[Listing contained in a dataset]
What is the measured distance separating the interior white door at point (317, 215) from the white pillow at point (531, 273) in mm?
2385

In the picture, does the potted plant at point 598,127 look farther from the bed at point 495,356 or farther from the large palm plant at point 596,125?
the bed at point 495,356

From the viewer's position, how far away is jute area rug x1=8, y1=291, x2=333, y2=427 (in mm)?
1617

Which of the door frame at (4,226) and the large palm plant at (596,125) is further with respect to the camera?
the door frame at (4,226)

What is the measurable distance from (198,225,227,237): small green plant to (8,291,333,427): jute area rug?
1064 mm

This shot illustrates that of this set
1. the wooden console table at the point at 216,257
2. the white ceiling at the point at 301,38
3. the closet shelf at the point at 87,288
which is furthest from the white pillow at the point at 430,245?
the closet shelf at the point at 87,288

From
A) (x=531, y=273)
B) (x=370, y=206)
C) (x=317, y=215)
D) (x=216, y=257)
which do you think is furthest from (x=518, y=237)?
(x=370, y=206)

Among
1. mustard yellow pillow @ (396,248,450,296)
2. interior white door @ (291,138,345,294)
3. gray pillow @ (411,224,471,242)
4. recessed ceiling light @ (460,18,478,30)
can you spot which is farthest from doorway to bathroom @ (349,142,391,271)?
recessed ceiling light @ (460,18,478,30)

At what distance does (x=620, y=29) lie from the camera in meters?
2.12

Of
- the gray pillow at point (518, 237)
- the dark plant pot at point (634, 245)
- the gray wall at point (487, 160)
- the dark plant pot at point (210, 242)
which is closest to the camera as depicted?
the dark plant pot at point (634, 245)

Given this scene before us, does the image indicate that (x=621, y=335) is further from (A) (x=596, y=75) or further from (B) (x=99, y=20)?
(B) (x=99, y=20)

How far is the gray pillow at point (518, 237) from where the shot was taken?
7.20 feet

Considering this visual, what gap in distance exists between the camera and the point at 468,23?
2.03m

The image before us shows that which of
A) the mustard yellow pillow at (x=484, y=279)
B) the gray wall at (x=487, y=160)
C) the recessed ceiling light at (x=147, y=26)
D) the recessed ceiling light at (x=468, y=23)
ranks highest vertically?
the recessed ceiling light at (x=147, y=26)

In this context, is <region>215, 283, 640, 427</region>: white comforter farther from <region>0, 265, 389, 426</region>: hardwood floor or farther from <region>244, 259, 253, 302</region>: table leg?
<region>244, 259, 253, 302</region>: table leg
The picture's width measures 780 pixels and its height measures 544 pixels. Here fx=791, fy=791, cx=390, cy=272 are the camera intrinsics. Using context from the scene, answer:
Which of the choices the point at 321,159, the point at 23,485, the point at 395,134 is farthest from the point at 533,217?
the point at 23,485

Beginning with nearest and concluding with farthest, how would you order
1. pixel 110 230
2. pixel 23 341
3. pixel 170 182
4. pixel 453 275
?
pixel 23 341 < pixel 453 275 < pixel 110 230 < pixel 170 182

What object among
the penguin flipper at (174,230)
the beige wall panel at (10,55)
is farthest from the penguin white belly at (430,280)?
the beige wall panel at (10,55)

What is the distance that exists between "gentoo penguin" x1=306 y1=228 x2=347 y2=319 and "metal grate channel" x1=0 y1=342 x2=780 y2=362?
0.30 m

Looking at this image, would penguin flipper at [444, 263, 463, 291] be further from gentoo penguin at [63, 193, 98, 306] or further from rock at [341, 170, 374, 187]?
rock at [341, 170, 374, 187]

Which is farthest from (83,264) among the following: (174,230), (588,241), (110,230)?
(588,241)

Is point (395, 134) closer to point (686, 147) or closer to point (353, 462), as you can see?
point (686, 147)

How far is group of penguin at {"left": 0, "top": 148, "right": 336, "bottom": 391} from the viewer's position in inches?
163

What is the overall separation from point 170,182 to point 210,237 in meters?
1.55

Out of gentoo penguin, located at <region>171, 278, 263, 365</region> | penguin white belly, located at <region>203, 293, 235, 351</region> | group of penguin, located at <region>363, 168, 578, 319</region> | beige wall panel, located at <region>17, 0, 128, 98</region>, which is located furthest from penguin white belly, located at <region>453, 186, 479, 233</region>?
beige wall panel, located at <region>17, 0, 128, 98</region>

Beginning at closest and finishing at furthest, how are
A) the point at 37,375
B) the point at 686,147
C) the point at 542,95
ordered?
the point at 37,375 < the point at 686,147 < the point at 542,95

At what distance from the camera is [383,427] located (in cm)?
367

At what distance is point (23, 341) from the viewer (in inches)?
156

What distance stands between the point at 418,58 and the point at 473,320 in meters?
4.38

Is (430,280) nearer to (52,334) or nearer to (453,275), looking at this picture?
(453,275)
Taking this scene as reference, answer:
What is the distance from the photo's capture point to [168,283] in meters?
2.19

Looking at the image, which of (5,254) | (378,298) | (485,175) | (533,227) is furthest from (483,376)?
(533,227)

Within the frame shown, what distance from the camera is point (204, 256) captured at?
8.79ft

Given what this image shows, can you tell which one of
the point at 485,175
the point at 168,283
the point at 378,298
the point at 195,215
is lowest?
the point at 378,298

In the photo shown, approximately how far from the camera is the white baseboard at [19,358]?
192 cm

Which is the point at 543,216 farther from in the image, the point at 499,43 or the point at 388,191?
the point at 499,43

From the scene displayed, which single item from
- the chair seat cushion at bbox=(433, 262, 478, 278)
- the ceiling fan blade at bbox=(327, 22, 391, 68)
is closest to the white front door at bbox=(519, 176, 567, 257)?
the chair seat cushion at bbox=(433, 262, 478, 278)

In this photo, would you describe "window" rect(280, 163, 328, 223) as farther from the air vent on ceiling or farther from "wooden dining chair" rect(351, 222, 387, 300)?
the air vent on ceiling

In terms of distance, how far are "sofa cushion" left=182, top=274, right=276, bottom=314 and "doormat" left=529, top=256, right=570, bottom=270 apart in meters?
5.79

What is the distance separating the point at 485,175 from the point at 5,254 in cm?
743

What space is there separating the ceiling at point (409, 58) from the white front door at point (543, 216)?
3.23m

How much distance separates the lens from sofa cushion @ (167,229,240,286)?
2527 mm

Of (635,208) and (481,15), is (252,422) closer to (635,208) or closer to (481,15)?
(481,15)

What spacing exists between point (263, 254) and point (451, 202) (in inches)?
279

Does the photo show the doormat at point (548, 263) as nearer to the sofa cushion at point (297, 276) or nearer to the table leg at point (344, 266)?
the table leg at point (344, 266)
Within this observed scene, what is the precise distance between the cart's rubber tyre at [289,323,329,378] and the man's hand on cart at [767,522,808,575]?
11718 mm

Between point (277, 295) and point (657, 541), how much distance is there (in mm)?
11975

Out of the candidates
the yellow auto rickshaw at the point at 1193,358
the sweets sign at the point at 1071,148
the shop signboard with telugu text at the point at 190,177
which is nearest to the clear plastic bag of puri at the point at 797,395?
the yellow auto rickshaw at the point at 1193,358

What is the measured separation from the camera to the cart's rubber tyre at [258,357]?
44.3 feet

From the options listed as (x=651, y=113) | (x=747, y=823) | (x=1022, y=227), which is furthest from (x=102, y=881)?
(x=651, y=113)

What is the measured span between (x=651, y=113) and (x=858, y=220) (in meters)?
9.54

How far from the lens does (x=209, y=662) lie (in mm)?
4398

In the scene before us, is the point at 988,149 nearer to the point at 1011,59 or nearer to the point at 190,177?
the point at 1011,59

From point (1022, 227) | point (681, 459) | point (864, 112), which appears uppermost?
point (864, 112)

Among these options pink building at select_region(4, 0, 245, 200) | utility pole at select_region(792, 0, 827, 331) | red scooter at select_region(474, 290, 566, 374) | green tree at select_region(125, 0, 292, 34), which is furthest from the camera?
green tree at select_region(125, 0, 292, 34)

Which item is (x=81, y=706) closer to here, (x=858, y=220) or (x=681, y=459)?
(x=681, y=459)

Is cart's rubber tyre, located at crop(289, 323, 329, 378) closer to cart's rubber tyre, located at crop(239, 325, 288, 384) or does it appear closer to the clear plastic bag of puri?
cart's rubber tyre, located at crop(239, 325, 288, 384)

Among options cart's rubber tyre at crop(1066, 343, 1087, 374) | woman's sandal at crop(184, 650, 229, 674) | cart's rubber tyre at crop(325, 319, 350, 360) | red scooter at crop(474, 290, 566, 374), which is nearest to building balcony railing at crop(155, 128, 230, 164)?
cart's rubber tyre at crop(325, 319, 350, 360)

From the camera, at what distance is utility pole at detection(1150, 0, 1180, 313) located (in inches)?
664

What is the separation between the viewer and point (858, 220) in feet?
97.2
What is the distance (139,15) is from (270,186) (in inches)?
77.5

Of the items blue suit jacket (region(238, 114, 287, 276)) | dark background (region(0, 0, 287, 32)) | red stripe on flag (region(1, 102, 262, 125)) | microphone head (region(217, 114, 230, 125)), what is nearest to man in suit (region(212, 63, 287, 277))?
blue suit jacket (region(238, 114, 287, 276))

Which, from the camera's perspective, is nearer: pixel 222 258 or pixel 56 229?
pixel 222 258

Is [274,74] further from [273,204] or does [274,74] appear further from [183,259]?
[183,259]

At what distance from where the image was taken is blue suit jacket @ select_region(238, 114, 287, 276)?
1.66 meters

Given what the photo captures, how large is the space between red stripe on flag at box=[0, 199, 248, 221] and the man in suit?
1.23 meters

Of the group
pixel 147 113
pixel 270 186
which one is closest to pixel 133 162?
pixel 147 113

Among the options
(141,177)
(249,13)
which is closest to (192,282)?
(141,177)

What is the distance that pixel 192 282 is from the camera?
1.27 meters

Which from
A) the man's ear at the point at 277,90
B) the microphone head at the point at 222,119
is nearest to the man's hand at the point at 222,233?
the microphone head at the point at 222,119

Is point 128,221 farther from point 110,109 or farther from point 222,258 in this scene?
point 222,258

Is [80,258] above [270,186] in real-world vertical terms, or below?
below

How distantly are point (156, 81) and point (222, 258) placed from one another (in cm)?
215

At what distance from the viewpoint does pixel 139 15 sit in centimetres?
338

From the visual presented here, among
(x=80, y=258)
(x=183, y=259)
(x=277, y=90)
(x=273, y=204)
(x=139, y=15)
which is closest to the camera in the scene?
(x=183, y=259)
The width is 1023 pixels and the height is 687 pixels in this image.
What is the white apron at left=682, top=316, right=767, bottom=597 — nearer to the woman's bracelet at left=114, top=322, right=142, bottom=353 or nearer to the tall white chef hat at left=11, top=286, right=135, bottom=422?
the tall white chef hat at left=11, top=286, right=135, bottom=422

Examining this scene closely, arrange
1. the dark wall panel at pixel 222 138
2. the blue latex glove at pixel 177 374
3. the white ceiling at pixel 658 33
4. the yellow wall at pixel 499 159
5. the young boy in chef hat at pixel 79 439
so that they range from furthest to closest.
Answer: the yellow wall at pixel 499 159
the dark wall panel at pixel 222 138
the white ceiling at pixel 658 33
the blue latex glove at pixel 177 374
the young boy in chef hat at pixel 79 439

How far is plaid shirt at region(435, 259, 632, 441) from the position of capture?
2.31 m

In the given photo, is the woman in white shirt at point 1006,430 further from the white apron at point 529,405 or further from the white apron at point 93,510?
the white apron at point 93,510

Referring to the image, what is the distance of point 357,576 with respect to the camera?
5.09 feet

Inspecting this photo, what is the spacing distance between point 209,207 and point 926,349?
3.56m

**Requirement**
Please copy the lines of the listing above word for word, from the line with "Examining this scene closely, arrange" through the end of the listing.

**In response**
Examining this scene closely, arrange
1. the dark wall panel at pixel 222 138
2. the blue latex glove at pixel 177 374
3. the white ceiling at pixel 658 33
4. the yellow wall at pixel 499 159
5. the young boy in chef hat at pixel 79 439
so that they range from furthest to closest.
Answer: the yellow wall at pixel 499 159
the dark wall panel at pixel 222 138
the white ceiling at pixel 658 33
the blue latex glove at pixel 177 374
the young boy in chef hat at pixel 79 439

How far is plaid shirt at region(435, 259, 632, 441) from the position of capture?
2.31 m

In the given photo, is the woman in white shirt at point 1006,430 further from the white apron at point 529,405 or further from the white apron at point 93,510?
the white apron at point 93,510

Referring to the image, what is the distance of point 357,576 with respect to the camera?
5.09 feet

Inspecting this photo, what is the spacing distance between point 209,207 and point 926,349?
3.56m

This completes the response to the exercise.